Chi conosce le opere maggiori di Anton Čechov forse si stupirà di trovare il nome del grande drammaturgo accostato a semplici racconti comici. L’«umoresca», difatti, è un termine mutuato dalla musica, ove indica una canzone simile allo «scherzo», e in letteratura indica una miniatura umoristica in prosa o in versi.
Le umoresche di Čechov, databili tra il 1880 e il 1886, nacquero quando il giovane Anton aveva appena raggiunto la famiglia a Mosca dalla nativa Taganrog: si era iscritto all’università e doveva mantenersi e, se possibile, aiutare anche i familiari, economicamente fragili. Il «la» glielo offrì un fratello illustratore, che lo introdusse nell’ambiente delle riviste umoristiche: Čechov provò a scrivere per esse, e scoprì che gli riusciva assai bene.
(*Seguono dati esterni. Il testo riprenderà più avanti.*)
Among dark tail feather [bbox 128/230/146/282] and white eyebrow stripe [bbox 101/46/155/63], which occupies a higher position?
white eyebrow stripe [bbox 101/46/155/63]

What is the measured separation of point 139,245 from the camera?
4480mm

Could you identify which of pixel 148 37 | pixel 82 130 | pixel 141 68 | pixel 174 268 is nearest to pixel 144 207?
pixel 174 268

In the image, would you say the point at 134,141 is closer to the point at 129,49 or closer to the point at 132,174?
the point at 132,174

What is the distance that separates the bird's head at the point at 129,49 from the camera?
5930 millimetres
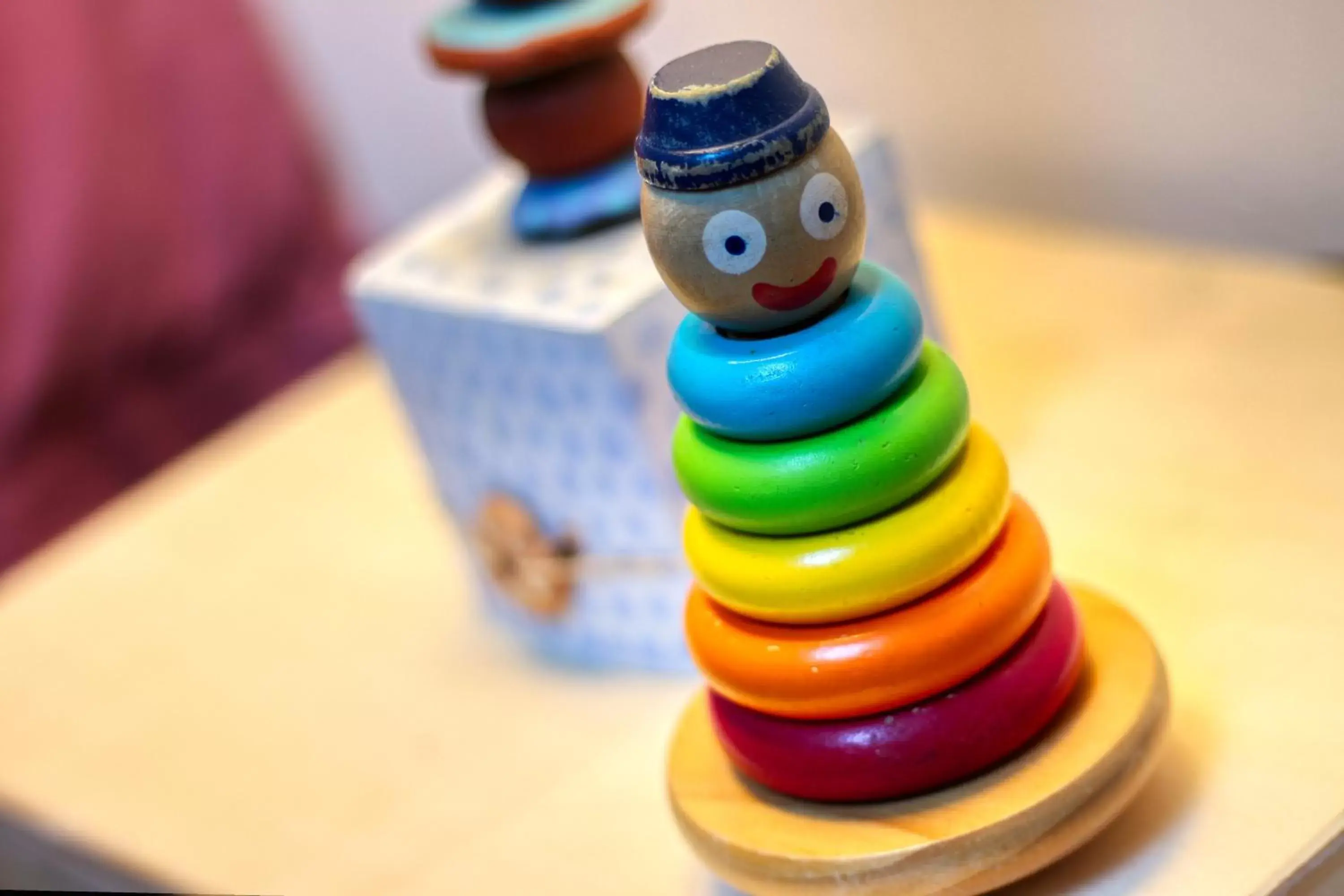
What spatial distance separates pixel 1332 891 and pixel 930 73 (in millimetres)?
572

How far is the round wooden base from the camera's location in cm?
48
Negli anni seguenti produsse così una notevole mole di racconti (e qualche disegnino), quasi tutti inediti per il pubblico italiano.
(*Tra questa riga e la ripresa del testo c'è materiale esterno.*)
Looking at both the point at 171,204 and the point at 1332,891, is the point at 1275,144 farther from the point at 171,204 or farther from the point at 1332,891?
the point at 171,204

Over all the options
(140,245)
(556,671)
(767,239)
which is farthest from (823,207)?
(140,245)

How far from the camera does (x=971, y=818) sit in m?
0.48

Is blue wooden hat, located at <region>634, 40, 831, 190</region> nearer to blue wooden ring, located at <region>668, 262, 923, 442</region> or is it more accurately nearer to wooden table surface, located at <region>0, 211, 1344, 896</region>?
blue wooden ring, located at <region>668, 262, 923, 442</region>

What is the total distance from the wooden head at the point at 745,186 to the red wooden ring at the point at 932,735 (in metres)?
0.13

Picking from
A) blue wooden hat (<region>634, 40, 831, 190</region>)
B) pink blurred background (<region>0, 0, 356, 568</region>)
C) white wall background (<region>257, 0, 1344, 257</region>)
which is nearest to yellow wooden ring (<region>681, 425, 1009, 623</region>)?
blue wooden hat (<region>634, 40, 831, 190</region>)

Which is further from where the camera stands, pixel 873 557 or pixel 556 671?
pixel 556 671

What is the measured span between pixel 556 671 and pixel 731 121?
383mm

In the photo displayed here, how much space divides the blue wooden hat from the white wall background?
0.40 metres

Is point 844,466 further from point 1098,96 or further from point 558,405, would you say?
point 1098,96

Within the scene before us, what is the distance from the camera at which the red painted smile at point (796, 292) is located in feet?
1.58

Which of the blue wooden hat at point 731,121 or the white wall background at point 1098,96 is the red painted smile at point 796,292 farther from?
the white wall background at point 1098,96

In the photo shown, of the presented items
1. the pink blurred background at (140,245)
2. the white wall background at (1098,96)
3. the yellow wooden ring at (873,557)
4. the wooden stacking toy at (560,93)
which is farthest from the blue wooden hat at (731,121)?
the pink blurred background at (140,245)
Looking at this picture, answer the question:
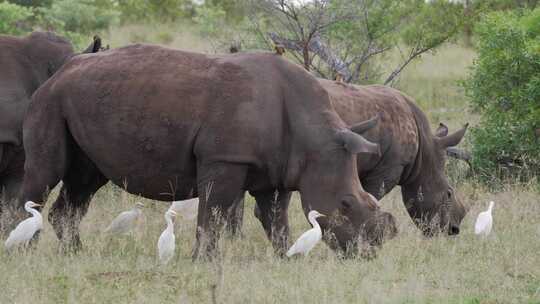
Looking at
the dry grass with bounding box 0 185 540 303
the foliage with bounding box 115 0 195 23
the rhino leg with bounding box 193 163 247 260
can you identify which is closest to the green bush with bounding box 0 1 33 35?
the dry grass with bounding box 0 185 540 303

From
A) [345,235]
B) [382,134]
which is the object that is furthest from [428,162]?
[345,235]

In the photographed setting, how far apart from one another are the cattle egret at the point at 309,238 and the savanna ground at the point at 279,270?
0.14 meters

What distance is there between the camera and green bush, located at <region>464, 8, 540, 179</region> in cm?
1337

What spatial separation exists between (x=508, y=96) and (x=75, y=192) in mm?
6052

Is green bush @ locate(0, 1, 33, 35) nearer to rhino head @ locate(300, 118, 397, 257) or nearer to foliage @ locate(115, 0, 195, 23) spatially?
rhino head @ locate(300, 118, 397, 257)

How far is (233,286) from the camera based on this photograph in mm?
8023

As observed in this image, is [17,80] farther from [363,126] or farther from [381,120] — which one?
[381,120]

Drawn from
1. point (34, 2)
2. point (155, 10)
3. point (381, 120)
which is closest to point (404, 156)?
point (381, 120)

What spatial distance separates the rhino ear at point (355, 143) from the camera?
9000mm

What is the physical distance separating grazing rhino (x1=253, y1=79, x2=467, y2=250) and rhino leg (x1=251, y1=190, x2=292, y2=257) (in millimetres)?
153

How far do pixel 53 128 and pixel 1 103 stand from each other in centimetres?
95

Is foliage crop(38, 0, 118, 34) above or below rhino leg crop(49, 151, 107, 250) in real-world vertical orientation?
below

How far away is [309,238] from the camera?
884 centimetres

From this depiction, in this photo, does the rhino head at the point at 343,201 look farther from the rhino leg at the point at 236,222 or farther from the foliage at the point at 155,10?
the foliage at the point at 155,10
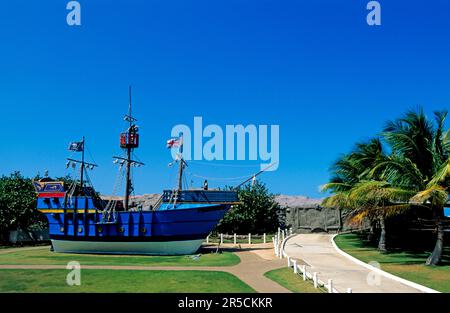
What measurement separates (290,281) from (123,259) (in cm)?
1404

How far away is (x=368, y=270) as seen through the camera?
2053 centimetres

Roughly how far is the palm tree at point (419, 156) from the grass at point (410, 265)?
1189 millimetres

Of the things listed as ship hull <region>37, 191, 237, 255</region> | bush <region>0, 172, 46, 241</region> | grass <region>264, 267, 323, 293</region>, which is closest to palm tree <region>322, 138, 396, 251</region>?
grass <region>264, 267, 323, 293</region>

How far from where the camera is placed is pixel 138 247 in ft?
102

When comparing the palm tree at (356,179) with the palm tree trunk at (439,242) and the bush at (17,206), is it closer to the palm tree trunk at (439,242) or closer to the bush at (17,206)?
the palm tree trunk at (439,242)

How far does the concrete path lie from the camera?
53.4ft

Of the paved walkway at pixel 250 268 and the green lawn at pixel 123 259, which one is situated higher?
the paved walkway at pixel 250 268

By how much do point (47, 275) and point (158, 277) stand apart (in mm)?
6323

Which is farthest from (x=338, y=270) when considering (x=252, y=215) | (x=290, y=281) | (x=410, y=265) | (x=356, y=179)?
(x=252, y=215)

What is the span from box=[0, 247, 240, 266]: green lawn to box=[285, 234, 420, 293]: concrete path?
5.05 metres

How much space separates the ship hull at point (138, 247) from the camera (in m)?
30.5

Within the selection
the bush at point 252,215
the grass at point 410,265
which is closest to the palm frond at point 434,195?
the grass at point 410,265

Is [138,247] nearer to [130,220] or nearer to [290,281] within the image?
[130,220]
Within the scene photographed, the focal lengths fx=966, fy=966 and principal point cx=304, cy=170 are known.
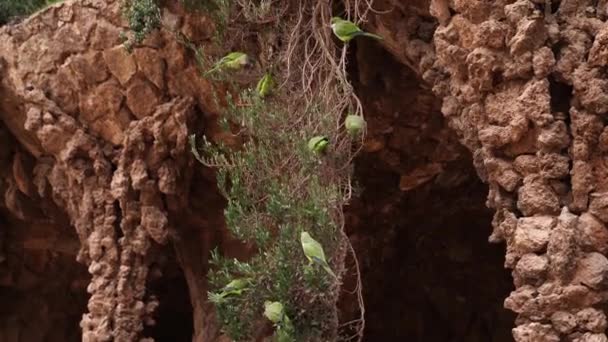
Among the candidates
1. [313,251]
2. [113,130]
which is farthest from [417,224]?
[313,251]

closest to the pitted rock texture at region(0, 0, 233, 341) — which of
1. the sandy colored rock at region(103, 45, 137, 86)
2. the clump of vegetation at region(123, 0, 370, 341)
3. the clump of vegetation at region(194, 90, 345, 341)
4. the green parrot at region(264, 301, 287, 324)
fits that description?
the sandy colored rock at region(103, 45, 137, 86)

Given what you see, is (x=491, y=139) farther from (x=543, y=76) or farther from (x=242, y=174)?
(x=242, y=174)

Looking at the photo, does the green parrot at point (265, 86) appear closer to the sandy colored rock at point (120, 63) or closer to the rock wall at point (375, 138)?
the rock wall at point (375, 138)

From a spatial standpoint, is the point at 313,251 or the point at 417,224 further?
the point at 417,224

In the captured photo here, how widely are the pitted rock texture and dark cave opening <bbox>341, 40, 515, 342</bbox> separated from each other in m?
1.14

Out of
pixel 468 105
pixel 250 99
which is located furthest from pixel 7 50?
pixel 468 105

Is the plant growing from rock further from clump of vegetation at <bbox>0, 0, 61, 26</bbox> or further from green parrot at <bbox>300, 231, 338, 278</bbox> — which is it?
clump of vegetation at <bbox>0, 0, 61, 26</bbox>

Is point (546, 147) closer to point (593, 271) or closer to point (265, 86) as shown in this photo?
point (593, 271)

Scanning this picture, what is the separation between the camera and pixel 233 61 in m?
5.21

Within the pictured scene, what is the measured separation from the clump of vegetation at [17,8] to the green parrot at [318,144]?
3143 millimetres

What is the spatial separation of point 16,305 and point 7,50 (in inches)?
127

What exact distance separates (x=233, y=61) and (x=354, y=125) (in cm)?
91

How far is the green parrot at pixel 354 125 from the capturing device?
466 cm

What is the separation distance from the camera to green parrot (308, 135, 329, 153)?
4695mm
«Desidero spiegare come ho raccolto i testi qui presentati. Avrei potuto, con intento filologico, tradurre tutte le umoresche di Čechov inedite in Italia, fino all’ultima virgola, così da allargare al massimo la conoscenza di uno scrittore tanto amato. Ho deciso invece di trascurare anch’io, come ha fatto Čechov, quei testi che hanno perso di attualità in quanto riferiti a fatti di cronaca, personaggi, realtà che non si conoscono più. Ho escluso anche i racconti che mi apparivano troppo elementari, dilettanteschi. Cosa è rimasto? Un florilegio di testi divertenti, allegri, leggeri, sottratti alla malinconia del mondo» (Carla Muschio).